What can one say but: Thank You.

And to show that BDDS isn’t just about horsing around – although there was some of that in card costumes (below) and everyone sang Happy Birthday to a 17-year-old audience member – the San Francisco Piano Trio turned around and closed out the season by showing how a new approach illuminates an old masterpiece.

BDDS 6 2013 Card costumes

The work in question was Beethoven’s “Archduke” Trio, Op. 97, an unqualified giant and genius of a work from The Master. But instead of the loud, somewhat martial approach that the opening theme invites — similar to the “Emepror” Piano Concerto — the players emphasized the softer side and balance, especially the dialogue between the violin and cello.

The effect of such subtlety and nuance was to hear an old and familiar work as if it were new and unfamiliar. It was a quiet triumph that proved beautiful and totally engaging.
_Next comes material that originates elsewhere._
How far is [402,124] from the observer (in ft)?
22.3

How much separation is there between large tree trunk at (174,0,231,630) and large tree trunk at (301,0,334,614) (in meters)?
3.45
BDDS 6 2013 Playhosue Beethoven Archduke Trio

So at the end of the BDDS season, what are you left with?

Well if you are at all like The Ear, you are not especially anxious for winter to return, especially given the long, wet and cold spring and summer we have had so far.

But if you are like me, you too are anxious to see what cards (so the speak) the Bach Dancing and Dynamite Society has up its sleeve for next season – its 23rd– and eventually for its Silver Anniversary 25th season.

The old saying has it that the only thing we can be sure of is change.

In the case of BDDS, The Ear would simply add the words “and great music.”